La vision naturaliste
Adrien Jayet a été notre professeur de géographie physique au Collège Calvin de Genève. Nous l’avons retrouvé à l’Université de Genève lorsque nous préparions notre licence es sciences naturelles à l’occasion du cours de géologie et de paléontologie du Quaternaire, qu’il donnait alors bénévolement (il n’a été nommé officiellement professeur associé qu’en 1961).
Naturaliste et préhistorien à ses heures, Adrien Jayet était un chercheur de terrain formé à la rigueur de plusieurs disciplines et connu pour ses idées originales et souvent contestataires. Partisan d’une glaciation quaternaire unique et d’une approche stratigraphique des dépôts morainiques, il porte un œil critique sur la théorie des quatre glaciations alpines. On connaît son engagement en faveur de la dérive des continents de Wegener, un modèle alors largement contesté. Malacologue reconnu, il effectue de nombreuses analyses dans des sites littoraux qui font de lui un ferme défenseur des stations lacustres construites en eau libre. Nous lui devons surtout une première approche de la stratigraphie des terrains quaternaires de la région lémanique. Au cours de ses prospections, Adrien Jayet effectue de nombreuses récoltes de matériaux préhistoriques provenant des fronts de tailles des carrières.
Dès 1934 et jusqu’à sa mort, il se rend régulièrement dans les carrières de Veyrier (mis à part l’interruption de la guerre) pour y surveiller l’avance des travaux, y récolter les vestiges découverts par les ouvriers et y effectuer des observations d’ordre géologique. Il récolte ainsi la plupart des restes osseux humains attribués à l’époque au Magdalénien. Une dernière calotte crânienne sera transmise par un ouvrier en 1954, à l’occasion d’une excursion de collégiens à laquelle nous participons. On doit aux observations consignées année après année dans ses carnets méticuleusement tenus l’essentiel de notre compréhension géologique de cet important gisement . On trouvera un excellent résumé de ses observations dans le livre d’Isaline Stahl-Gretsch : Les occupations magdaléniennes de Veyrier : histoire et préhistoire des abris-sous-roches…

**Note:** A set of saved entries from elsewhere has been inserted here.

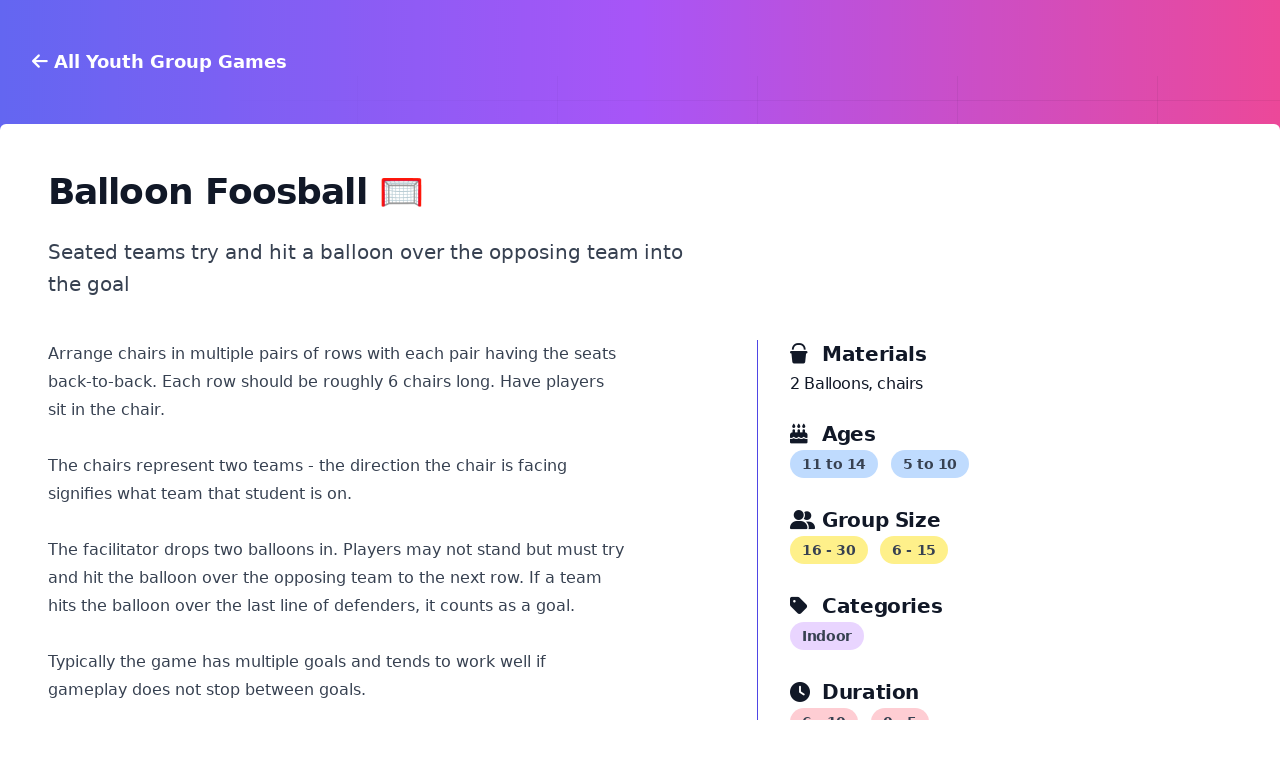

--- FILE ---
content_type: text/html; charset=utf-8
request_url: https://youthgroupgames.org/games/balloon-foosball/
body_size: 1985
content:
<!doctype html>
<html>
  <head>
    <meta charset="utf-8">
    <title>Balloon Foosball - Youth Group Games</title>
    <script src="https://cdn.tailwindcss.com"></script>
    <link rel="stylesheet" href="https://cdnjs.cloudflare.com/ajax/libs/font-awesome/6.4.0/css/all.min.css" integrity="sha512-iecdLmaskl7CVkqkXNQ/ZH/XLlvWZOJyj7Yy7tcenmpD1ypASozpmT/E0iPtmFIB46ZmdtAc9eNBvH0H/ZpiBw==" crossorigin="anonymous" referrerpolicy="no-referrer" />
    <!-- meta tag for mobile -->
    <meta name="viewport" content="width=device-width, initial-scale=1.0">
    <!-- meta tag for SEO -->
    <meta name="description" content="Seated teams try and hit a balloon over the opposing team into the goal">

	<!--  Essential META Tags -->
	<meta property="og:title" content="Balloon Foosball">
	<meta property="og:type" content="website" />
	<meta property="og:image" content="/images/youth-group-games-social.png">
	<meta property="og:url" content="https://youthgroupgames.org">
	<meta name="twitter:card" content="summary_large_image">

	<!--  Non-Essential, But Recommended -->
	<meta property="og:description" content="Seated teams try and hit a balloon over the opposing team into the goal">
	<meta property="og:site_name" content="Balloon Foosball">
	<meta name="twitter:image:alt" content="Youth Group Games logo">




    <script defer src="https://us.umami.is/script.js" data-website-id="cba5850f-c3a4-422f-8a33-277dfb4d6800"></script>
  </head>
  <body class="bg-gradient-to-r from-indigo-500 via-purple-500 to-pink-500">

Il effectue également des observations sur des horizons du Bronze final du pied du Salève (Tufières de Veyrier, Carrière Chavaz, le Coin) et des collectes dans les carrières du Lessus à Saint-Triphon ; mais ses conceptions très particulières de l’évolution de la céramique préhistorique – il rejette toute évolution typologique et technologique – l’empêche de tirer parti de ses découvertes. Il entreprend également de véritables fouilles stratigraphiques dans plusieurs gisements préhistoriques. Sur le plan géologique, il réunit de nombreuses observations sur la sédimentation holocène et individualise un horizon dit des « terres rouges » qui pourrait être contemporain de l’optimum climatique de l’Atlantique. Il publie, en collaboration avec Marc-Rodolphe Sauter, un article qui fera date : Observations géologiques et archéologiques récentes sur les terres rouges (1953), première tentative de mise en relation des données archéologiques avec l’évolution géologique des versants, vue depuis lors partiellement contestée.
Thème
En naturaliste complet, Adrien Jayet nous a mené au contact du terrain. Il nous a fait découvrir la géologie du Quaternaire et, à travers la botanique et la malacologie, l’écologie. Nous avons appris alors qu’il est possible d’analyser et de comprendre la nature à travers diverses disciplines d’observation et de classement et de proposer des théories générales pour comprendre les phénomènes. Il nous a fait découvrir et toucher pour la première fois des vestiges archéologiques découverts lors de nos excursions. Nous avons également appris que ces théories pouvaient faire l’objet de contestations.
Au départ se situe l’observation, au contact direct des phénomènes. Nous admirions ses carnets admirablement tenus où il consignait ses observations géologiques accompagnées de nombreux relevés stratigraphiques.
Cet intérêt pour l’environnement géologique quaternaire a été à la base des programmes de prospection que nous avons développé par la suite dans le domaine alpin.
Réponses
Adrien Jayet nous a apporté une première réponse à l’enchantement que la nature provoquait en nous depuis nos séjours au Tessin. Cette nature était sujette à connaissances.
Trois articles rédigés dans cette perspective
– GALLAY (A.), KAENEL (G.). 1981. Repères archéologiques pour une histoire des terrasses du Léman. Archs suisses d’anthrop. générale (Genève), 45, 2, 129-157.
– GALLAY (A.). 1988. Les chasseurs de rennes de Veyrier pouvaient-ils contempler le glacier du Rhône ?. In : Le grand livre du Salève. Genève : Tribune Editions, 24-47.
– GALLAY (A.). 1990. La préhistoire : des chasseurs de rennes au pied du Salève. In : Veyrier. Veyrier : Commune, 1.